Work request ▸ Return the complete listing without omission.

_ _ _ _ _ _ _

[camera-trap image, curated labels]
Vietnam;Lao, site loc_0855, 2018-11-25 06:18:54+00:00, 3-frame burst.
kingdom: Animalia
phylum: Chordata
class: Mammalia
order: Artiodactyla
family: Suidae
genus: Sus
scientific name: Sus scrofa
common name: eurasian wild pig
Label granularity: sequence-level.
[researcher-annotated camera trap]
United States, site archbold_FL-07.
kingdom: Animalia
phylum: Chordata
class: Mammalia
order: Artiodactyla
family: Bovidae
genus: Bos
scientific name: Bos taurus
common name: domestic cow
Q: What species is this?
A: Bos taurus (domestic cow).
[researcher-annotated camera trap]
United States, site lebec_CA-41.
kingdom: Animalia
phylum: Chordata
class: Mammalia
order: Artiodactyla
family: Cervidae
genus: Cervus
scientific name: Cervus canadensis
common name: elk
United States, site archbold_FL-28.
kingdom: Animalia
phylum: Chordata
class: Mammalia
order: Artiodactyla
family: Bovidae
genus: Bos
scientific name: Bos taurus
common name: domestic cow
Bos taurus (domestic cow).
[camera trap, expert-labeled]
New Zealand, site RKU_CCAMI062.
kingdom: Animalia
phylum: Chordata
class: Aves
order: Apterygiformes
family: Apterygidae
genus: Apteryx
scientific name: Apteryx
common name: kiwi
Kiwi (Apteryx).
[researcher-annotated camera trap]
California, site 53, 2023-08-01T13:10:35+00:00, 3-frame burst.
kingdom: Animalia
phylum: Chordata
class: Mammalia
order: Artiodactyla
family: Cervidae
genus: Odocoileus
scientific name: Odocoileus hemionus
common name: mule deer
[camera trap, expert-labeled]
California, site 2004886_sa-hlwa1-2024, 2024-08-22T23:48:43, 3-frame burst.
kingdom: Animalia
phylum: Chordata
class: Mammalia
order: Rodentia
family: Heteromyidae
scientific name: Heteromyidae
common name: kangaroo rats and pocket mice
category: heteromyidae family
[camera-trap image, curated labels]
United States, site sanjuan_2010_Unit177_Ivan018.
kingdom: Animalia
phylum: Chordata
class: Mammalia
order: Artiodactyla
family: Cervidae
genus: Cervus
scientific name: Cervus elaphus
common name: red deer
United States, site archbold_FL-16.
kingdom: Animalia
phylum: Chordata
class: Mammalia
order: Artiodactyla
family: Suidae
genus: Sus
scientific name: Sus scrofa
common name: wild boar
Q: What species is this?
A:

_ _ _ _ _ _ _

Your response ▸
[camera-trap image, curated labels]
Vietnam;Lao, site loc_0855, 2018-11-25 06:18:54+00:00, 3-frame burst.
kingdom: Animalia
phylum: Chordata
class: Mammalia
order: Artiodactyla
family: Suidae
genus: Sus
scientific name: Sus scrofa
common name: eurasian wild pig
Label granularity: sequence-level.
[researcher-annotated camera trap]
United States, site archbold_FL-07.
kingdom: Animalia
phylum: Chordata
class: Mammalia
order: Artiodactyla
family: Bovidae
genus: Bos
scientific name: Bos taurus
common name: domestic cow
Q: What species is this?
A: Bos taurus (domestic cow).
[researcher-annotated camera trap]
United States, site lebec_CA-41.
kingdom: Animalia
phylum: Chordata
class: Mammalia
order: Artiodactyla
family: Cervidae
genus: Cervus
scientific name: Cervus canadensis
common name: elk
United States, site archbold_FL-28.
kingdom: Animalia
phylum: Chordata
class: Mammalia
order: Artiodactyla
family: Bovidae
genus: Bos
scientific name: Bos taurus
common name: domestic cow
Bos taurus (domestic cow).
[camera trap, expert-labeled]
New Zealand, site RKU_CCAMI062.
kingdom: Animalia
phylum: Chordata
class: Aves
order: Apterygiformes
family: Apterygidae
genus: Apteryx
scientific name: Apteryx
common name: kiwi
Kiwi (Apteryx).
[researcher-annotated camera trap]
California, site 53, 2023-08-01T13:10:35+00:00, 3-frame burst.
kingdom: Animalia
phylum: Chordata
class: Mammalia
order: Artiodactyla
family: Cervidae
genus: Odocoileus
scientific name: Odocoileus hemionus
common name: mule deer
[camera trap, expert-labeled]
California, site 2004886_sa-hlwa1-2024, 2024-08-22T23:48:43, 3-frame burst.
kingdom: Animalia
phylum: Chordata
class: Mammalia
order: Rodentia
family: Heteromyidae
scientific name: Heteromyidae
common name: kangaroo rats and pocket mice
category: heteromyidae family
[camera-trap image, curated labels]
United States, site sanjuan_2010_Unit177_Ivan018.
kingdom: Animalia
phylum: Chordata
class: Mammalia
order: Artiodactyla
family: Cervidae
genus: Cervus
scientific name: Cervus elaphus
common name: red deer
United States, site archbold_FL-16.
kingdom: Animalia
phylum: Chordata
class: Mammalia
order: Artiodactyla
family: Suidae
genus: Sus
scientific name: Sus scrofa
common name: wild boar
Q: What species is this?
A:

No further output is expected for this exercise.